What Is Teachable Is Replaceable

“Knowledge is power,” rings the old wise bell.

Indeed. Every school tells itself that old adage.

Schools teach subjects. Teachers, professors, Dr.s’, Mr.s’, Mrs.s’, and Ms.s’ lecture countless of topics. Hours and hours stack upon each other, and students listen—and not out of want, but a path (trap) they themselves built, or advisors bullshitted, or parents cranked.

Sitting in class, look around. To your right, a diligent student soaks his journal with paragraphs. His pen strings sentences and bubble maps, snapping and connecting every detail. He is your competitor. To your left, another exemplary student writes with a laptop. Faster and faster her fingers move, filling an empty page in seconds. She is also your competitor.

Thirty students sit in class, and all thirty seek the same career. All of them intelligent. Friends now, competitors later.

But that’s just the afternoon class. Morning class covered the same material. More competitors. Brilliant, more diligent than the students you know. The body of competitors increase. The fog of war widens and thickens.

Even then, that’s just two classes chronologically taught. Handful of teachers concurrently lecture the same topic. 100 multiplies the bodies of competitors.

§ Extracted material

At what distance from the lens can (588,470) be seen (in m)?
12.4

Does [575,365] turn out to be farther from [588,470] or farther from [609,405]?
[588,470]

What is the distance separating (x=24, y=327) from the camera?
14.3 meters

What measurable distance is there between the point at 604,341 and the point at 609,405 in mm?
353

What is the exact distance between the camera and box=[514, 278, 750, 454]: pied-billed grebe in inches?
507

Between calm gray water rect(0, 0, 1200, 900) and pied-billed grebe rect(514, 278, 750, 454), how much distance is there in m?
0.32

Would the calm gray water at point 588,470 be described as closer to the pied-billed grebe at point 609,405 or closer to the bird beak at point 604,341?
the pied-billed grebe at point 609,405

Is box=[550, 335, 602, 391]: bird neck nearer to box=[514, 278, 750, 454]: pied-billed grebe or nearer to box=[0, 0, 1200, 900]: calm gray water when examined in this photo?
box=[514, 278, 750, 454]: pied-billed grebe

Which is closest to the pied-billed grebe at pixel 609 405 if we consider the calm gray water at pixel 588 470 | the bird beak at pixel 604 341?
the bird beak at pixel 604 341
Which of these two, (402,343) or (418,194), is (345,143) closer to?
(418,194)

...

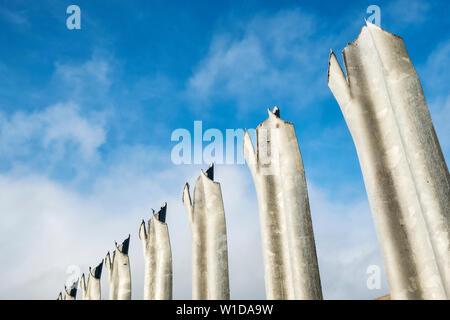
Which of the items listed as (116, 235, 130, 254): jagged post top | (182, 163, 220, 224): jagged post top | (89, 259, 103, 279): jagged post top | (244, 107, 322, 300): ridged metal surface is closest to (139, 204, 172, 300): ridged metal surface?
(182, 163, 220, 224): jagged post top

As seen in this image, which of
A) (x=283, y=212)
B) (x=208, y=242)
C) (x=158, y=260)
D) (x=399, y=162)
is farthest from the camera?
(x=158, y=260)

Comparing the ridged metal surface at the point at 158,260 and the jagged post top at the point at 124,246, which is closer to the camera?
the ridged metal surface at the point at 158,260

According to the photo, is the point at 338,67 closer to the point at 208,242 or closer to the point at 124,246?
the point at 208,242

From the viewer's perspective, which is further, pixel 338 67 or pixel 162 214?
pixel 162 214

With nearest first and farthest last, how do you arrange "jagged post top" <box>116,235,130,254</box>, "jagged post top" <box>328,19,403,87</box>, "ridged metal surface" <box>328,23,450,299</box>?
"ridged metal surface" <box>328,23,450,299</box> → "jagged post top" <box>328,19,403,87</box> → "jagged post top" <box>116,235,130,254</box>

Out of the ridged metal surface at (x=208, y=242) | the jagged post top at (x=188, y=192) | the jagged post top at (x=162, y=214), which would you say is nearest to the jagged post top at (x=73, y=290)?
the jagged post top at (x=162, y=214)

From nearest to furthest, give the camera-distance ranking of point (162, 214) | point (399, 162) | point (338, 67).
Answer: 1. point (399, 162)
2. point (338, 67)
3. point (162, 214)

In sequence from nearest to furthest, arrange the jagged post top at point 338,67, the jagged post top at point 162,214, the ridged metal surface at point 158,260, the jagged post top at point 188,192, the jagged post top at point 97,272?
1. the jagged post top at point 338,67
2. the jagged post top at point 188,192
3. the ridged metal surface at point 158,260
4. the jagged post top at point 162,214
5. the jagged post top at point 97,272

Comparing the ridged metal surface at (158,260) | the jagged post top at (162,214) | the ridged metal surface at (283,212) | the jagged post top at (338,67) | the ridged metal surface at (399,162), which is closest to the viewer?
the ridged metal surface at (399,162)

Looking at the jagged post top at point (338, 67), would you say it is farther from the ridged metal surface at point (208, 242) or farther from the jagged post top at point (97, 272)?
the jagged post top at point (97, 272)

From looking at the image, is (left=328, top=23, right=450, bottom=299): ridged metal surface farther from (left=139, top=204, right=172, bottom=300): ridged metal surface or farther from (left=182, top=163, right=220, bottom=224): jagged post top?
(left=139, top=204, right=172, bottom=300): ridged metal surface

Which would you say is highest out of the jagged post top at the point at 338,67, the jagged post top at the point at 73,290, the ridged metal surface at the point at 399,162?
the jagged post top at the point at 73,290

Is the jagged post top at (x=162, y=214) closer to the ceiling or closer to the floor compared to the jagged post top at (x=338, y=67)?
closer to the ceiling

==

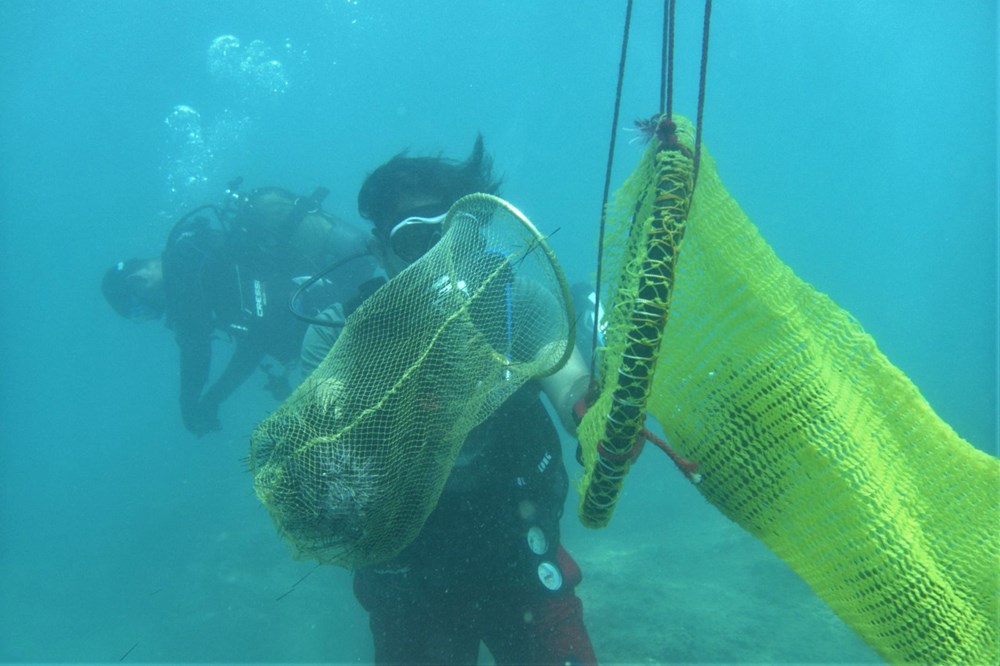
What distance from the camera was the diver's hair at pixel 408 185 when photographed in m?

§ Set problem A
Why does the essay on classroom competition call the students on either side of you competitors? Answer in one to three sentences.
§ Set problem B
Repeat the part of the essay on classroom competition that opens with the words containing "But that’s just" and closes with "widens and thickens.".
Work from the essay alone, not from the data.

§ Full response A
All thirty students in the class are intelligent and seek the same career. They are friends now but will be competitors later.

§ Full response B
But that’s just the afternoon class. Morning class covered the same material. More competitors. Brilliant, more diligent than the students you know. The body of competitors increase. The fog of war widens and thickens.